Drug testing is largely ineffective — in fact, it's a game for cyclists and not a very challenging one, either. Armstrong took hundreds of tests and passed them all (although Hamilton says Armstrong cut a financial deal with UCI after flunking one). Similarly, American sprinter Marion Jones never flunked any of the 160 tests she took. Austrian cyclist Bernhard Kohl says he took 200 drug tests in his career and had drugs in his system for half of them; he passed every test except one.
"Riders think they can get away with doping because most of the time they do," he said.
The common defense — by the accused and his entourage and fans — is that an athlete must be clean because he passed the drug tests. Hamilton noted that drug testers didn't have a chance — "They've got their doctors, and we've got ours, and ours are better — better paid, for sure," he said.
The details of cycling's drug system are presented in Hamilton's book. He describes a secret world of prepaid cellphones and bags of blood being raced around Europe and backwater hotel rooms and behind-the-scenes doctors and crawling around on the floor to evade a surprise visit from a drug tester and "glowtimes" (the time when a drug will still show up in a test), and syringes and needles and injections of EPO and starvation and severe weight loss and on and on it went. Hamilton described a substance that could be placed under the fingernails to escape detection — when providing a urine sample to a tester, the substance could be mixed with the urine and mask the drug.
When a test was finally created for EPO after years of research and a cost of millions, as usual the other side was one step ahead. Hamilton wrote, "It took (Doctor Michele Ferrari) about five minutes to figure out how to evade it. His solution was dazzlingly simple: Instead of injecting EPO subcutaneously (which caused it to be released over a long period of time), we should inject smaller doses directly into the vein, straight into the bloodstream, where it would still boost our red blood cell counts, but leave our body quickly enough to evade detection."

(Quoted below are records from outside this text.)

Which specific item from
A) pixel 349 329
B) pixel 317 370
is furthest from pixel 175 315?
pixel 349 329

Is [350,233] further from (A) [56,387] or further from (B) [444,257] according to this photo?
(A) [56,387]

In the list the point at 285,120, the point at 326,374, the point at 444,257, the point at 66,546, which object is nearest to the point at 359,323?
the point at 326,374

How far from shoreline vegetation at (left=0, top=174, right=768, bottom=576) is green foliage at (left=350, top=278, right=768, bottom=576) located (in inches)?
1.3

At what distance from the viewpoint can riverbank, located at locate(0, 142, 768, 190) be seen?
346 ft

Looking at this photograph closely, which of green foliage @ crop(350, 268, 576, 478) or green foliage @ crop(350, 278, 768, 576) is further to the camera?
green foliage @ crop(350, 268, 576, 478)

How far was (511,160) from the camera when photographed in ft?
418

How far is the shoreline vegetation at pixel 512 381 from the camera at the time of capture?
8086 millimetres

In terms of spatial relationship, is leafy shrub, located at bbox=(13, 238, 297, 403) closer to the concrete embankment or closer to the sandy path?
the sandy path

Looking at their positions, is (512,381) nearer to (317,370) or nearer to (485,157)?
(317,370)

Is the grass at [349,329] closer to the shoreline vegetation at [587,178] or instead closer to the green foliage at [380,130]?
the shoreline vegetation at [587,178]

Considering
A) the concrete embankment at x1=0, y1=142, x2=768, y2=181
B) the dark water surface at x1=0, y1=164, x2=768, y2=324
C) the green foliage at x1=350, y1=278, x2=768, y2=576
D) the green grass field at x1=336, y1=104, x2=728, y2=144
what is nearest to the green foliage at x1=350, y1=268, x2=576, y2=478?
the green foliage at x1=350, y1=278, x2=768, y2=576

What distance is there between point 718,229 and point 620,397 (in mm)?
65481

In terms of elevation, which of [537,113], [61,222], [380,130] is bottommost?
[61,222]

Drug use is a huge advantage. Don't believe the many athletes or their fans who defend drugs by saying they don't provide much of an advantage. For a cyclist, it was either do drugs or finish behind the peloton. It was that simple. Hamilton wrote about the first time he saw a cyclist he suspected of PED use — Bjarne Riis, a decent but not great competitor for most of his career until his late 20s (he eventually admitted using PEDs).
"I remember one of the first times I saw him up close, in the spring of 1997," wrote Hamilton. "We were going hard up some brutally steep climb and Riis was working his way through the group, except he was pushing a gigantic gear. The rest of us were spinning along at the usual rhythm of around 90 RPMs and here comes Bjarne, blank-faced, churning away at 40 RPMs, pushing a gear that I couldn't imagine pushing. Then I realized, he's training. The rest of us are going full bore, either trying to win or trying to hang on, and he's training."
The bottom line: Cyclists faced a choice — use drugs and blood dope or quit the sport, as some did.
As one cyclist told Sports Illustrated, "You'd have to be an imbecile or a hypocrite to imagine that a professional cyclist who rides 235 days a year can hold himself together without stimulants."
There is a poignant moment in the Hamilton book when, during a 2003 race, he is bleeding from a crash — blood dripping down onto the wheels and spattering everywhere — he felt a hand on his shoulder. It was teammate Nic Jalabert. "He didn't say anything," wrote Hamilton, "but I could feel what he meant: Tyler, it's just a bike race.)
Too bad Armstrong never figured that out.